6. When several states support this plan, they should
annex it and improve it.
When they annex it, the states will have complete control over the
Amendment's content and wording—this web site will
surrender all rights. After
34 states have submitted applications, Congress
shall call the
Convention. The Convention will propose
the Amendment.
Congress will choose the
ratification
method. Finally, 38 States will
ratify it. If state
legislators embrace the plan, the Amendment will cost just a
few million dollars and
could take effect in as little as five years. If
they oppose it, costs could climb past
250 million dollars and
it could take perhaps 15 years.
7. Passing the
Amendment
will be tough—but it is
possible
and real change will certainly ensue.
(By comparison, our current practice of electing charismatic politicians,
who promise solutions but cannot deliver, is seductively easy.) Federal government,
conglomerate media and many
special interests will almost unanimously oppose the Amendment. Though
our success is certainly possible, no one can assure it. However, if
we do not try, success is impossible; we condemn ourselves, and our
decedents, to a substantially lesser life.

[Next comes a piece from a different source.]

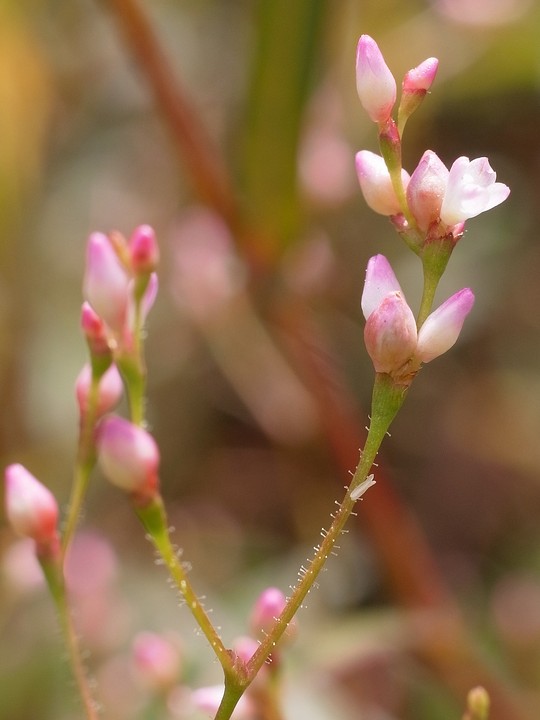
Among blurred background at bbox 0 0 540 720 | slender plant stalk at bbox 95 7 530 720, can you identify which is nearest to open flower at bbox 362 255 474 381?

To avoid dependence on opponents' resources, the
Amendment campaign must initially rely on the
Internet, which the media does not yet control. Self-initiated
support must come from citizens, public interest organizations, blogs,
promoting web sites and concurring politicians at all levels of
government.
The issue reached the 2008 presidential race. One candidate,
Senator Mike Gravel, proposed a plan
to limit congressional excesses—the
National Initiative for Democracy (NI4D). The NI4D concept has much in common
with this plan, though there are important differences
where certain features of NI4D need improvement. Other
presidential candidates realize that the people are serious about
forcing Congress to change its ways but avoid confronting the issue of
nationwide initiatives. Later, as congressional campaigns gather
momentum, the issue will increase in importance but we can expect almost
all congressional candidates to finesse it. Some state candidates, on
the other hand, may decide that change is overdue and come out in
favor.
Ultimately, the amendment campaign must focus on gaining
support of state legislators.
Realistically, the public debate will begin in earnest only after the
first state legislature places a
state referendum on their state ballot asking the people in their
state if they support a
U.S. Citizens' Initiatives Amendment. Their vote will probably reflect the
polls—three
votes in favor for
each vote against.
As the peoples'
frustration
with Congress reaches a
tipping point
and the States decide to limit federal encroachments, this adjustment to
our system of constitutional checks and balances is
probably
inevitable. A
hundred years ago, our ancestors introduced state initiatives to limit
big business excesses in state government. Today, we must use nationwide
Ballot Initiatives to limit special interests' influence and federal government excesses.